Roumata ôta son gant et en frappa à toute volée son cheval entre les oreilles.

« Avance, vieille rosse ! » dit-il en russe.

Il était minuit quand il entra dans la forêt.

Personne ne pouvait dire exactement d’où venait cet étrange nom : forêt du Hoquet. Selon les dires officiels, il y a trois cents ans, les troupes de Totz, maréchal d’Empire puis premier roi d’Arkanar, en poursuivant des hordes en retraite de Peaux-Cuivrées, s’étaient frayé un passage à travers la saïva, et au cours d’un bivouac, avaient tiré de l’écorce d’arbres blancs une sorte de bière dont l’un des effets avait été un hoquet incoercible. L’histoire disait que le maréchal Totz, inspectant un matin le campement, avait dit en fronçant son nez aristocratique : « En vérité, cela est insupportable ! Tout le bois hoquette et empeste la cervoise ! » De là serait venu ce nom insolite.

De toute façon, ce n’était pas une forêt tout à fait ordinaire. Il y poussait d’énormes arbres aux rigides troncs blancs qu’on ne trouvait nulle part ailleurs dans l’Empire, ni dans le duché d’Iroukan, ni, à plus forte raison, dans la république marchande de Soan, dont les forêts étaient depuis longtemps changées en coques de navire. On disait qu’au pays des Barbares, derrière la chaîne du Nord Rouge, il y en avait beaucoup, mais que ne disait-on pas du pays des Barbares…

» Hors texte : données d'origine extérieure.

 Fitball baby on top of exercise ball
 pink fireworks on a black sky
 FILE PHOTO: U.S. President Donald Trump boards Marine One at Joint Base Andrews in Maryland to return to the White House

La forêt était traversée par une route tracée deux siècles auparavant, qui menait à des mines d’argent et était fieffée aux barons Pampa, descendants d’un compagnon d’armes du maréchal Totz. Ce fief des Pampa coûtait au roi d’Arkanar deux quintaux d’argent pur par an. Aussi, dès qu’un nouveau souverain montait sur le trône, son premier soin était-il de lever une armée et d’attaquer le château de Baou où nichaient les barons. Ses murs étaient solides, les barons valeureux : chaque campagne revenait à presque une demi-tonne d’argent, et au retour de leur armée défaite, les rois d’Arkanar confirmaient de nouveau les barons Pampa dans leur droit, en assortissant celui-ci d’autres privilèges tels que : se curer le nez à la table royale, chasser à l’ouest d’Arkanar, appeler les princes par leur prénom sans adjonction de leurs titres et dignités.

Le bois du Hoquet était plein de sombres mystères. Le jour, des charrois de minerai enrichi encombraient la route du Sud qui, autrement, était déserte, car bien peu étaient assez hardis pour s’y aventurer à la lumière des étoiles. On disait que, la nuit, on y entendait le cri de l’oiseau Sihou, perché sur l’Arbre-Père. Cet oiseau, personne ne l’avait vu ni ne pouvait le voir, car il était magique. On disait que de grandes araignées velues sautaient des branches sur le cou des chevaux pour leur mordre les veines et se gorger de sang. On racontait aussi que la forêt était le refuge d’une énorme bête, très vieille, appelée Pekh, qui était couverte d’écailles, mettait bas tous les douze ans et traînait douze queues suintantes de venin. Certains avaient vu le sanglier Y, maudit par saint Mika, traverser en plein jour la route, nu et murmurant des plaintes. C’était un animal effroyable, invulnérable au fer, mais que l’os transperçait facilement.